Что это такое? Отречение от христианства, возвращение к язычеству, к одичанию, к совершенному растлению нашей природы? Вот куда ведут наши самозванные проповедники.
Нет, невозможно предоставить человека собственной свободе совести потому именно, что он существо падшее, растленное, и у человека страстного и совесть грешная, и свобода растленная, а у иного и совсем сожженная.
Благодаря проповедуемой ныне Стаховичами свободе совести многие стали совсем жить без совести: юноши, женский пол, мужья и жены, торговые аферисты, банкиры, — отсюда жалкое растление многих.
Вообще жизнь утратила у многих христианский характер и стала хуже языческой. Отсюда происходят убийства, самоубийства, частые поджоги; отсюда неповиновение детей родителям, юных старшим, подданных начальству. Выходит все наизнанку…
Вот свобода совести к чему приводит».
Не подвергая разбору слова иерея, замечу только, что он под свободой совести разумеет нечто совсем другое, чем другие ее противники, так как говорит о ней как о чем-то, что у нас уже существует…
Малое знакомство публики с терминами и безразборчивое с ними обхождение полемистов внесло немало туманности в полемику. Епископ Никанор и отец Иоанн прямо употребляют слова «свобода совести» в смысле «распущенность»; за ними и многие другие отождествляют требование свободы исповедания с требованием безнаказанности за всякие бесчинства и изуверства. На это даже и отвечать не приходится: пусть говорящие проверят сами себя.

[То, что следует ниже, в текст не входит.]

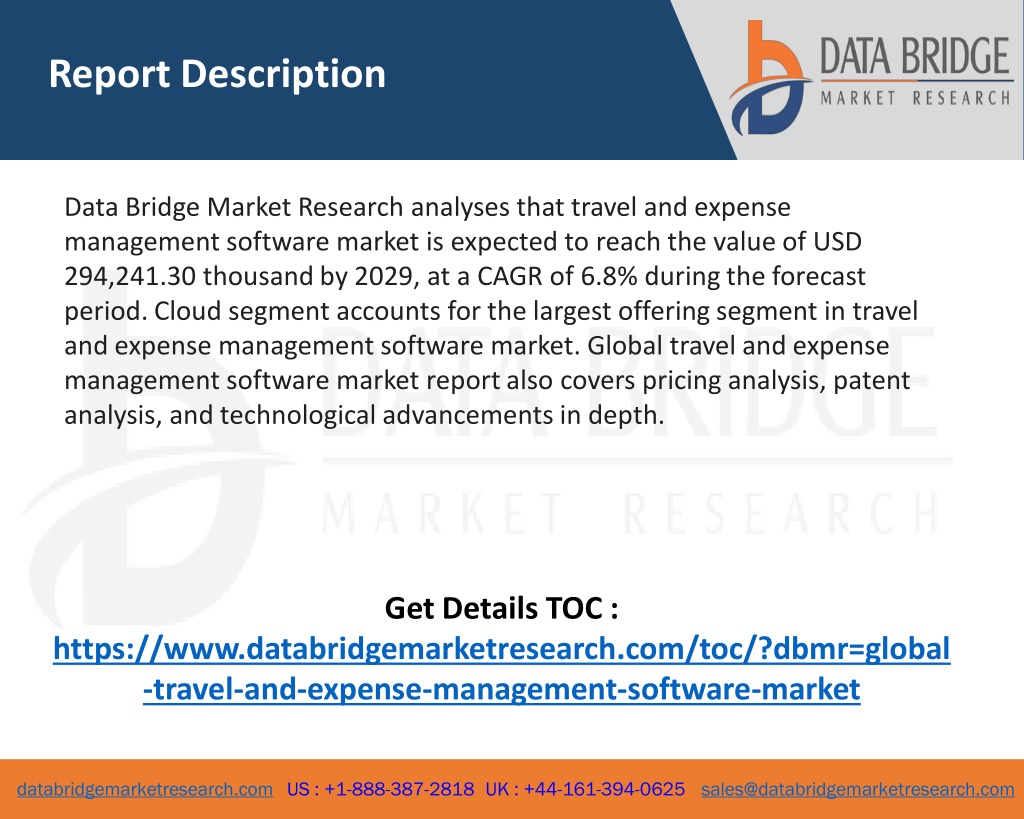 Report Description

DATA BRIDGE
MARKET RESEARCH

Data Bridge Market Research analyses that travel and expense management software market is expected to reach the value of USD 294,241.30 thousand by 2029, at a CAGR of 6.8% during the forecast period. Cloud segment accounts for the largest offering segment in travel and expense management software market. Global travel and expense management software market report also covers pricing analysis, patent analysis, and technological advancements in depth.

DATA BRIDGE
MARKET RESEARCH

Get Details TOC :
https://www.databridgemarketresearch.com/toc/?dbmr=global-travel-and-expense-management-software-market

databridgemarketresearch.com US : +1-888-387-2818 UK : +44-161-394-0625 sales@databridgemarketresearch.com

Наконец вышел знаменитый ноябрьский номер «Миссионерского обозрения». В нем целый отдел посвящен орловскому инциденту. Статьи расположены в следующем порядке: 1. В.А. Тернавцева «Вопрос о свободе совести на Орловском миссионерском съезде». 2. Текст доклада Стаховича. 3. Епископа Никанора «Свобода совести как христианская основа». 4. Священника-миссионера Потехина «В чем находят себе оправдание меры государственного принуждения и воздействия на раскольников и сектантов». 5. Воронежского епархиального миссионера Т.Рождественского «Свобода совести и русское законодательство о сектантах». 6. Краткий свод словесных возражений тамбовского миссионера Айвазова, Тернавцева и редактора «Миссионерского обозрения» В.М. Скворцова.

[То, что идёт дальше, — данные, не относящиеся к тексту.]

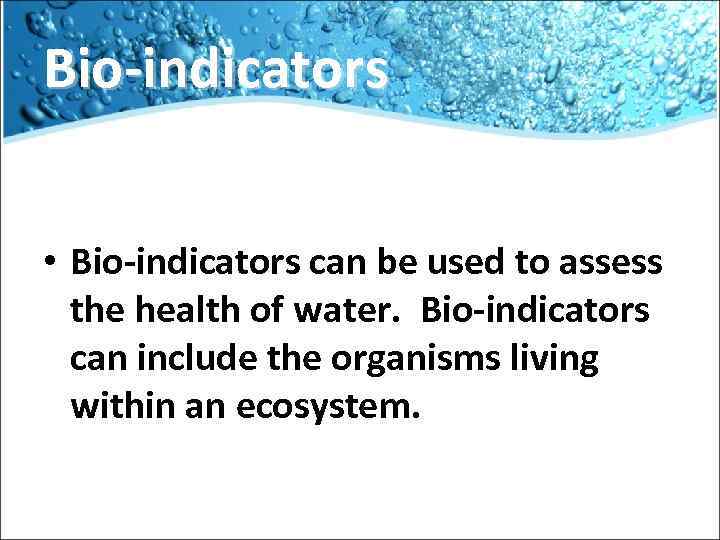 Bio-indicators

• Bio-indicators can be used to assess the health of water. Bio-indicators can include the organisms living within an ecosystem.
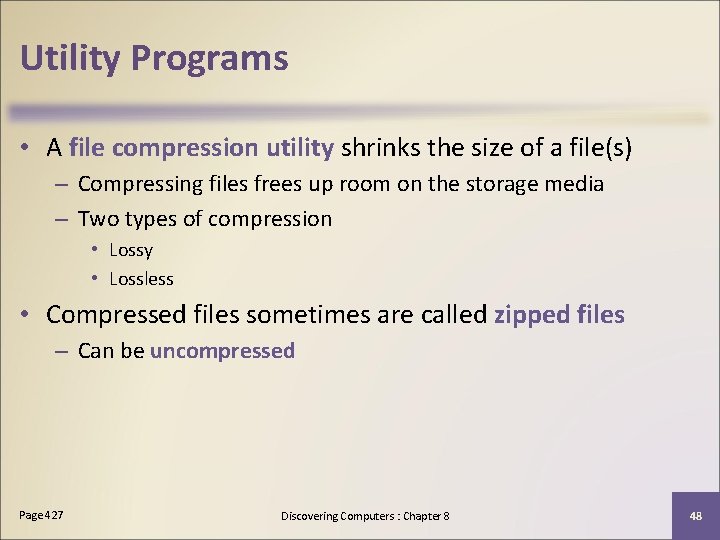 Utility Programs

• A file compression utility shrinks the size of a file(s)
  – Compressing files frees up room on the storage media
  – Two types of compression
    • Lossy
    • Lossless
• Compressed files sometimes are called zipped files
  – Can be uncompressed

Page 427

Discovering Computers : Chapter 8

48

Странное впечатление производят все эти статьи. Они снабжены, если можно так выразиться, всею оболочкой серьезного исследования, но на самом деле под оболочкой внешних приемов я напрасно ищу одного ясного, точного положения: все шатко, туманно, приблизительно, не говоря уже о противоречиях. Одно общее все-таки ощущается у всех этих авторов, одно ясно выраженное положение. Приведу его со слов священника Потехина, который выражает его наиболее просто, реально и, будем иметь смелость назвать вещи их именем, — наиболее цинично:
«Мы благословляем государственную власть в России, которая, начиная от помазанника Божия, благочестивого царя нашего, и кончая слугами его, всеми этими губернаторами, судьями, исправниками, становыми и урядниками, — так ненавистными „свободной совести“ пропагандистов, — идет на помощь церкви, препятствует свободе отпадения и совращения и дает время пастырям и пасомым их исправиться и укрепиться, чтобы они наконец вошли в свою силу и просвещали бы, и охраняли бы, и спасали бы охраненное ими стадо Божие». Итак, государство путем запрещений своих под страхом уголовных кар сберегает паству церкви до каких-то неизвестных времен, когда она «наконец» «оправится» и уже сама будет заниматься ими.